For best results, refrigerate in an airtight container overnight to allow the flavors to develop.
To serve, warm in a pot over very low heat and use on grilled meats like pulled pork or chicken.


----------



## chilerelleno (Aug 22, 2018)

Thanks,
I'll have to give it a try, anything with Chipotle gets my attention.


----------



## muskyjunky (Aug 22, 2018)

Thank you for posting that. I am going to try it too.


----------



## WaterRat (Aug 22, 2018)

I've been wanting to try a mustard sauce, this looks very nice! I'm a bit shy on the chipotle in adobo though, I've only used a couple times but both were very bitter..maybe the wrong brand or a bad can...putting this on the list to make but will be ready to sub if the adobo is again very bitter. Thanks for sharing!


----------



## RiversideSm0ker (Aug 22, 2018)

I’m definitely going to try this as one of my mustard sauce experiments. Thank you sir.

George


----------



## TomKnollRFV (Aug 23, 2018)

Oh boy does this look good....I love Mustard based sauces for pork!


----------



## gmc2003 (Aug 23, 2018)

Thanks for sharing. We just got back from a trip to Georgia and ate a BBQ shop in Atlanta that served a peach mustard based sauce that was great. I want to try and replicate it and your recipe looks like a good starting point.

Point for sure.

Chris


----------



## chilerelleno (Aug 23, 2018)

WaterRat said:


> I've been wanting to try a mustard sauce, this looks very nice! I'm a bit shy on the chipotle in adobo though, I've only used a couple times but both were very bitter..maybe the wrong brand or a bad can...putting this on the list to make but will be ready to sub if the adobo is again very bitter. Thanks for sharing!

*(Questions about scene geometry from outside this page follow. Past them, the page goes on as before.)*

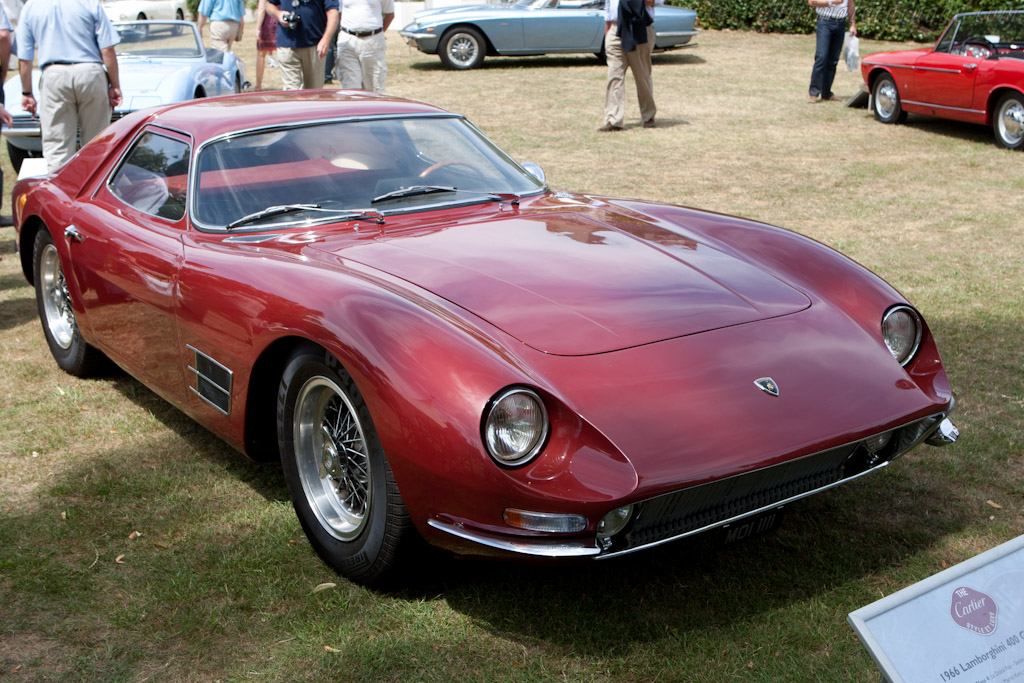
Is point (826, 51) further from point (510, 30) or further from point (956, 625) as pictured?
point (956, 625)

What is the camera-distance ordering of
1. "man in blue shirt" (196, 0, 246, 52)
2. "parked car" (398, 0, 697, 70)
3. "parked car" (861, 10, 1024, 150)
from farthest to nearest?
"parked car" (398, 0, 697, 70) < "man in blue shirt" (196, 0, 246, 52) < "parked car" (861, 10, 1024, 150)

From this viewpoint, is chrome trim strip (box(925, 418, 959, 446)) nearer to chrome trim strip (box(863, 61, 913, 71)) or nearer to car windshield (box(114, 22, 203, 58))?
chrome trim strip (box(863, 61, 913, 71))

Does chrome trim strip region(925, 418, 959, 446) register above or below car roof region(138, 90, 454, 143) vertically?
below

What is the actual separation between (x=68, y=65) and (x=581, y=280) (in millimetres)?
5807

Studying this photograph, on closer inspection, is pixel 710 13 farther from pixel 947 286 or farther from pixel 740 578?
pixel 740 578

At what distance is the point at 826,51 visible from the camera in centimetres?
1280

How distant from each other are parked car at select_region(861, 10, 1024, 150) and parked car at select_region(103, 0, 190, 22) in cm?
1663

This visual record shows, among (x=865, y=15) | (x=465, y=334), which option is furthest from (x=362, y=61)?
(x=865, y=15)

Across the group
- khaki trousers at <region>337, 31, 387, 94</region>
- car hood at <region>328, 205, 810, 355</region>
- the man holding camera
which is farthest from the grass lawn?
khaki trousers at <region>337, 31, 387, 94</region>

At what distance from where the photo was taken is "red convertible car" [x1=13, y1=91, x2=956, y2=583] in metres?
2.55

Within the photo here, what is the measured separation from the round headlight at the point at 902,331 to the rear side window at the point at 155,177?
8.61ft

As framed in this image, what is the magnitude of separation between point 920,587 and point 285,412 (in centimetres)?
195

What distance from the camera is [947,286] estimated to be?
612cm

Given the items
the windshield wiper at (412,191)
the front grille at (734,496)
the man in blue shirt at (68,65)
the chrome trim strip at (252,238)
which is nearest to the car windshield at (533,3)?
the man in blue shirt at (68,65)
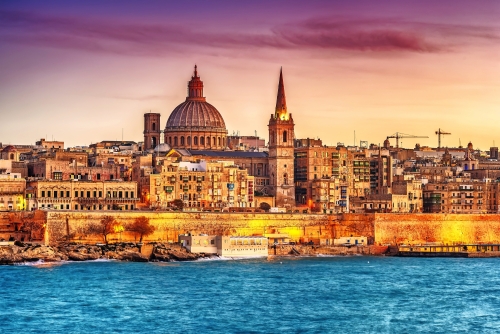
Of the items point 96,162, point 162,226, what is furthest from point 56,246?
point 96,162

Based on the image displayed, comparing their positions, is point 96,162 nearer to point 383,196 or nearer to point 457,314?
point 383,196

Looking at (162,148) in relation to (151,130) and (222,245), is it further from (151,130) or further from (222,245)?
(222,245)

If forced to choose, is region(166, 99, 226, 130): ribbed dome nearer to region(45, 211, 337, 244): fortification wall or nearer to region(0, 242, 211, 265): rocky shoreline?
region(45, 211, 337, 244): fortification wall

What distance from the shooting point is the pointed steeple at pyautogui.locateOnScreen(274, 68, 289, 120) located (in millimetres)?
95188

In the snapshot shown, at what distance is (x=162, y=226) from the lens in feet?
257

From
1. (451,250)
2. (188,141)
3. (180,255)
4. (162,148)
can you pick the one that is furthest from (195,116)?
(180,255)

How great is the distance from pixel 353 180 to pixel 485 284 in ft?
128

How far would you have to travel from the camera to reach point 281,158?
94.0 metres

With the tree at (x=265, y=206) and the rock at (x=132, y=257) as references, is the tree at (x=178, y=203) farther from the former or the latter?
the rock at (x=132, y=257)

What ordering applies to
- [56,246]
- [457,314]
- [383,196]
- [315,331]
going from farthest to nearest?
[383,196]
[56,246]
[457,314]
[315,331]

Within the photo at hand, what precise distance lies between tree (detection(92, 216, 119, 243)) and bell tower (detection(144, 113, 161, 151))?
1129 inches

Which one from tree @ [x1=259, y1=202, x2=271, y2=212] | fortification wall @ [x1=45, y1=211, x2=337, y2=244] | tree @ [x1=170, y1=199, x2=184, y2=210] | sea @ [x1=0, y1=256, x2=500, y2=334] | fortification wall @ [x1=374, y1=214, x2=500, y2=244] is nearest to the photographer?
sea @ [x1=0, y1=256, x2=500, y2=334]

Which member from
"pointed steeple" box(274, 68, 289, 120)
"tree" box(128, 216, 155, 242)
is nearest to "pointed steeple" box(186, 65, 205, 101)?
"pointed steeple" box(274, 68, 289, 120)

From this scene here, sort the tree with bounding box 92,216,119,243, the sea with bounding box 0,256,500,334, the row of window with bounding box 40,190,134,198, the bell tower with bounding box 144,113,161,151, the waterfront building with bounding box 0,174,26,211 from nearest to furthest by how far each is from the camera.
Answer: the sea with bounding box 0,256,500,334
the tree with bounding box 92,216,119,243
the waterfront building with bounding box 0,174,26,211
the row of window with bounding box 40,190,134,198
the bell tower with bounding box 144,113,161,151
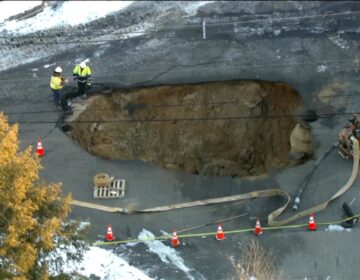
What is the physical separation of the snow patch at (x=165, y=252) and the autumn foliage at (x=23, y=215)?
4480mm

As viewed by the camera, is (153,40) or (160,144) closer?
(160,144)

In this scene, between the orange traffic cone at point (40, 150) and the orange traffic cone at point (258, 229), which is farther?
the orange traffic cone at point (40, 150)

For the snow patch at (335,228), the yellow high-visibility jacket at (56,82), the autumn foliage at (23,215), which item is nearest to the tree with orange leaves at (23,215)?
the autumn foliage at (23,215)

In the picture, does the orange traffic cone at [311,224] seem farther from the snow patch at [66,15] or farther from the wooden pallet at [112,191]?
the snow patch at [66,15]

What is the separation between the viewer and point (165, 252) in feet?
50.6

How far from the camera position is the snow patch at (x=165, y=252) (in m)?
15.1

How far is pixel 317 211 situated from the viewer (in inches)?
641

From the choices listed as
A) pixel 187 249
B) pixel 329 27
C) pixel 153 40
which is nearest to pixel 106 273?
pixel 187 249

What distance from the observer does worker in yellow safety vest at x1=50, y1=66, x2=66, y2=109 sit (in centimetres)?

Chipotle chiles in adobo sauce is bitter, nothing wrong/bad about it, nature of the beast
I almost always add some sort of sugar, chocolate or fruit juice to counter the bitterness.
The honey, sugar and ketchup in this sauce will make it un-noticeable.


----------



## chef jimmyj (Aug 23, 2018)

In this case, an extra Tablespoon .Ketchup could be added with Ground Chipotle added to taste. Saves buying and wasting a can of Chipotles if you don't care for the taste...JJ


----------



## chilerelleno (Aug 23, 2018)

Waste?
Oh man, never waste a can of Chipotles/Adobo since you can make so many delicious dishes out of them.
Plan a menu or three out of one small can.
_Pork, beef or chicken in Chipotle sauce
Chipotle Mac N Cheese
Chipotle rice or potatoes
Chipotle beans
Salsa and queso dip_


----------



## chef jimmyj (Aug 23, 2018)

chilerelleno said:


> Waste?
> Oh man, never waste a can of Chipotles/Adobo since you can make so many delicious dishes out of them.
> Plan a menu or three out of three out of one small can.
> Pork, beef or chicken in Chipotle sauce
> ...



Hey, I'm a fan. I have eaten chipotle sandwiches at 4am, half in the bag. Great stuff! Just offering an alternative to guys that need one...JJ


----------



## chilerelleno (Aug 23, 2018)

chef jimmyj said:


> Hey, I'm a fan. I have eaten chipotle sandwiches at 4am, half in the bag. Great stuff! Just offering an alternative to guys that need one...JJ


Gotcha JJ,  doing the same on this end.

I use powdered chiles sometimes, but dislike how quickly their taste can change if not kept properly.
Though it doesn't stop me from keeping 5-6 different types.


----------



## WaterRat (Aug 23, 2018)

chilerelleno said:


> Chipotle chiles in adobo sauce is bitter, nothing wrong/bad about it, nature of the beast
> I almost always add some sort of sugar, chocolate or fruit juice to counter the bitterness.
> The honey, sugar and ketchup in this sauce will make it nu-noticeable.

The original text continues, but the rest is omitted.